━━━━━ TASK MATERIAL

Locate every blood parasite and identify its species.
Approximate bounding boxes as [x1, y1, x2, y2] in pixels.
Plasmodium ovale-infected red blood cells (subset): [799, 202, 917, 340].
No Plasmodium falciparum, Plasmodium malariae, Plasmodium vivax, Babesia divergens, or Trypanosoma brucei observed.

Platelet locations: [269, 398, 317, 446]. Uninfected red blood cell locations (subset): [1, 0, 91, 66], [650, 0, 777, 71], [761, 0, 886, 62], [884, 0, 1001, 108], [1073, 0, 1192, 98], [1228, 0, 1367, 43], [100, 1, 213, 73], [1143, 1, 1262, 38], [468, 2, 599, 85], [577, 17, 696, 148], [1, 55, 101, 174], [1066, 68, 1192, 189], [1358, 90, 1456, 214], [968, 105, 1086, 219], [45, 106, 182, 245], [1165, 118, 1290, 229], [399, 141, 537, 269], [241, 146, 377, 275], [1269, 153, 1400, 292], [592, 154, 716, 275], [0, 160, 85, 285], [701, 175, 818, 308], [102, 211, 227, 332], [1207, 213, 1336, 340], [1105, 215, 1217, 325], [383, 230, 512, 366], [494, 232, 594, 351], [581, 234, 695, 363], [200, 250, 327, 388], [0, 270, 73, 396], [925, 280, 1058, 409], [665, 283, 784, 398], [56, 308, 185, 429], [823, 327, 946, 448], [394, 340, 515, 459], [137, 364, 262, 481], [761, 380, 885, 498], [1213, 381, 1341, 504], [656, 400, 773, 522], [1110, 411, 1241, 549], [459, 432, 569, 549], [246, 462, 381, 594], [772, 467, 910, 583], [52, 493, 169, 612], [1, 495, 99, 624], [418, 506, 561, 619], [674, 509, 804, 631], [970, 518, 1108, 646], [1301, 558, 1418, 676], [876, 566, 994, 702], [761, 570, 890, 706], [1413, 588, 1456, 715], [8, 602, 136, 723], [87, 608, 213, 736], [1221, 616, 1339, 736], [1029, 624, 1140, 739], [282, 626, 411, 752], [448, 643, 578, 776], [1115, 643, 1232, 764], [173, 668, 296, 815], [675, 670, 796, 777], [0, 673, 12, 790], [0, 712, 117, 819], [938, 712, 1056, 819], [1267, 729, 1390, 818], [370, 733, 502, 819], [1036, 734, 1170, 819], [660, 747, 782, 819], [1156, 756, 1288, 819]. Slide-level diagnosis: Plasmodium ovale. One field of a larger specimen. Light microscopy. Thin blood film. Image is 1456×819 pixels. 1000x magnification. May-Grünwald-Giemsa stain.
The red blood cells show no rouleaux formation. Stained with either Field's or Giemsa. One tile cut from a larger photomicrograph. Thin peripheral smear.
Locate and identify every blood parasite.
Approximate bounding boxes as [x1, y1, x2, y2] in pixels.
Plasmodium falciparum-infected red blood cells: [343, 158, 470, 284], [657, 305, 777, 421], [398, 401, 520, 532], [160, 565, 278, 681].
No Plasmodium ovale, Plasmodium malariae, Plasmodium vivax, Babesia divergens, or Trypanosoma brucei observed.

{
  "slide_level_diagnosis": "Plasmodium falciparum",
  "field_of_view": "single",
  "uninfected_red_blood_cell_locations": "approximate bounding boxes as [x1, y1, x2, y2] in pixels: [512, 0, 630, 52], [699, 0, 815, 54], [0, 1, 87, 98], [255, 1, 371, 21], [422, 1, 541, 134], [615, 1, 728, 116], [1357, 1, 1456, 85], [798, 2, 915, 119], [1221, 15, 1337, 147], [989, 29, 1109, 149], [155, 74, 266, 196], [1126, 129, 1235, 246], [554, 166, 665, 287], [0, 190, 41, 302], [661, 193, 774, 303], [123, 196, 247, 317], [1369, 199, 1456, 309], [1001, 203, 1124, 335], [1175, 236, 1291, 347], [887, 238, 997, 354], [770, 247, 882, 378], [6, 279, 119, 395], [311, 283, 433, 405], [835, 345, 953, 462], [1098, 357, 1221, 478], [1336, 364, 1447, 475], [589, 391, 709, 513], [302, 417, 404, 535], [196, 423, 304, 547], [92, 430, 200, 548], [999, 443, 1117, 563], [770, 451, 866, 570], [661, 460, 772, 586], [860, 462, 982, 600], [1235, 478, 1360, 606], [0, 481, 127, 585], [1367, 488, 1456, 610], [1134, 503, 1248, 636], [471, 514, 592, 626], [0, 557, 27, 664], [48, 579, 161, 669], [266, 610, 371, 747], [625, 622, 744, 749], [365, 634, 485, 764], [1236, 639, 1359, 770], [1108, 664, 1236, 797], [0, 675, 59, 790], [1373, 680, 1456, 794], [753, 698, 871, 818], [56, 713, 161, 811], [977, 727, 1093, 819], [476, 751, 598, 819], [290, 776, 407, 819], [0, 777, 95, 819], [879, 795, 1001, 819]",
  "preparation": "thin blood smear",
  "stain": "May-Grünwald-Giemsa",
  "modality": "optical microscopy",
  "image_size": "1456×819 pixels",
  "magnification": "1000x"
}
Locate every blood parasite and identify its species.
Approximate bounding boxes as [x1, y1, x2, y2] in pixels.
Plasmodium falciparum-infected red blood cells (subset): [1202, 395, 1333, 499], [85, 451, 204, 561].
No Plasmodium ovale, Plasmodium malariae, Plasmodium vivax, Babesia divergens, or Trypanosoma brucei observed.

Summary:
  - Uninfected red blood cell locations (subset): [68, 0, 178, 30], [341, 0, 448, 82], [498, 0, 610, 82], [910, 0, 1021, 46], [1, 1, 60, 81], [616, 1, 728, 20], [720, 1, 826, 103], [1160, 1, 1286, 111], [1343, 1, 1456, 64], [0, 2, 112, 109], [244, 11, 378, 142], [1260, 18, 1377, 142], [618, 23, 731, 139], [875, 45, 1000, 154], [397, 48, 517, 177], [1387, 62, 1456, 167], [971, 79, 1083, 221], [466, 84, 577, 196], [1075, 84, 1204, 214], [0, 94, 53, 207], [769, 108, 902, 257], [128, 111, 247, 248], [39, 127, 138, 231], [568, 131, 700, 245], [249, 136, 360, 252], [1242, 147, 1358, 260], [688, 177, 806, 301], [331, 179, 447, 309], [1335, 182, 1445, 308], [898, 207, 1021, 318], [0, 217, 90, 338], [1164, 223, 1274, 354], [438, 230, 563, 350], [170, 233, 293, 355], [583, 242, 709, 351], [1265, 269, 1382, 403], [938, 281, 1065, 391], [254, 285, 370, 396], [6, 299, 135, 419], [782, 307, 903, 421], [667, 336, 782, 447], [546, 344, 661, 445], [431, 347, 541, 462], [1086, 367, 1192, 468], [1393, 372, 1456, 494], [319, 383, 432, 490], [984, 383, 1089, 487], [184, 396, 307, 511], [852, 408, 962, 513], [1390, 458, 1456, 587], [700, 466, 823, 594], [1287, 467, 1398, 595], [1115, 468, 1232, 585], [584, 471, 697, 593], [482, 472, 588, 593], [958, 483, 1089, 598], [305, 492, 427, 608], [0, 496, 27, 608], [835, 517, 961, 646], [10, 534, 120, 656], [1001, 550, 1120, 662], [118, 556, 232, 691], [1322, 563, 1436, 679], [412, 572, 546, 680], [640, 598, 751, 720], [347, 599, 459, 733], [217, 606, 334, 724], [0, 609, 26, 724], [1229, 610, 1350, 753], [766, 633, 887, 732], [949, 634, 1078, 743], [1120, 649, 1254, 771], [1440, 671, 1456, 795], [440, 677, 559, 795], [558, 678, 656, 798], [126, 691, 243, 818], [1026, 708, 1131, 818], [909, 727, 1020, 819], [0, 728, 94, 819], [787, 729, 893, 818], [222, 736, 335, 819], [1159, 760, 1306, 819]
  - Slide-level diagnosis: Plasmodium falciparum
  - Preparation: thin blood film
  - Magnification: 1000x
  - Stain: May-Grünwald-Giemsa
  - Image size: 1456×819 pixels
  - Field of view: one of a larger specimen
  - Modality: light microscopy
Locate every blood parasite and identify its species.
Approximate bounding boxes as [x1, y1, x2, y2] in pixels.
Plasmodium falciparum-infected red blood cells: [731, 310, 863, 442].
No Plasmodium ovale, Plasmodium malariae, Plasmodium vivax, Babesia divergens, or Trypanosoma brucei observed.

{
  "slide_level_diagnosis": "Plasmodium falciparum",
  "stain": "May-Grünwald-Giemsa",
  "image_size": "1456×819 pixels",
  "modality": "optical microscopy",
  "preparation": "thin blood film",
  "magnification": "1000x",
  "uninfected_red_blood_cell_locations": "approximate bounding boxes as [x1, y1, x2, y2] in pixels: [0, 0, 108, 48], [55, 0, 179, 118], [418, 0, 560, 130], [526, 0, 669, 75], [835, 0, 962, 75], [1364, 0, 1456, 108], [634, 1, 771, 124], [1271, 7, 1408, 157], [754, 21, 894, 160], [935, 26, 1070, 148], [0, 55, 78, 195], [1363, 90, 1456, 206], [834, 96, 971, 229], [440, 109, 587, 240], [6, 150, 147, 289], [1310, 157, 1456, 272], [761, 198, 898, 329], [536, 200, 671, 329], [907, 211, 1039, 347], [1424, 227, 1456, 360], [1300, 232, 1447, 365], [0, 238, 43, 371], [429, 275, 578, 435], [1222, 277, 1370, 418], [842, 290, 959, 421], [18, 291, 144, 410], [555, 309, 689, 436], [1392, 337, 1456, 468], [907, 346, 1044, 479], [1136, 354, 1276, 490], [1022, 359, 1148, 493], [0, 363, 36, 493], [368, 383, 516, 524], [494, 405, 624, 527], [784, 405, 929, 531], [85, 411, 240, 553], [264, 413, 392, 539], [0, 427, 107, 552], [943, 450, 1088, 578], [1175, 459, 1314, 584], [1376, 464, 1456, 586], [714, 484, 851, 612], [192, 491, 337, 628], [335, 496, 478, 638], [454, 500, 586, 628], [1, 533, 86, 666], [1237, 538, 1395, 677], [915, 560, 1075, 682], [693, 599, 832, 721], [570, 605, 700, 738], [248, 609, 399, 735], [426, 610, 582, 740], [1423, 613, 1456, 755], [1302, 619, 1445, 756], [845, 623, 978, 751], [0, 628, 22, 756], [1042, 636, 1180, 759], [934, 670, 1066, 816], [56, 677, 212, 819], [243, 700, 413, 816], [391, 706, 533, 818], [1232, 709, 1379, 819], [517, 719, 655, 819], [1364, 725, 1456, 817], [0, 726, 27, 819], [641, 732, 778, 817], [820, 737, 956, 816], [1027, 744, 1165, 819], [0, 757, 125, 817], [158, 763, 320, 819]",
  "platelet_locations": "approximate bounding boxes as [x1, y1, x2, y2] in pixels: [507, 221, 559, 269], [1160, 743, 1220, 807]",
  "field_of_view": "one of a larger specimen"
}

━━━━━━━━━━

TO DO: Copy out, from the listing above, every line that contains the string "cells".

RESPONSE TO THIS EXERCISE:
Plasmodium ovale-infected red blood cells (subset): [799, 202, 917, 340].
The red blood cells show no rouleaux formation. Stained with either Field's or Giemsa. One tile cut from a larger photomicrograph. Thin peripheral smear.
Plasmodium falciparum-infected red blood cells: [343, 158, 470, 284], [657, 305, 777, 421], [398, 401, 520, 532], [160, 565, 278, 681].
Plasmodium falciparum-infected red blood cells (subset): [1202, 395, 1333, 499], [85, 451, 204, 561].
Plasmodium falciparum-infected red blood cells: [731, 310, 863, 442].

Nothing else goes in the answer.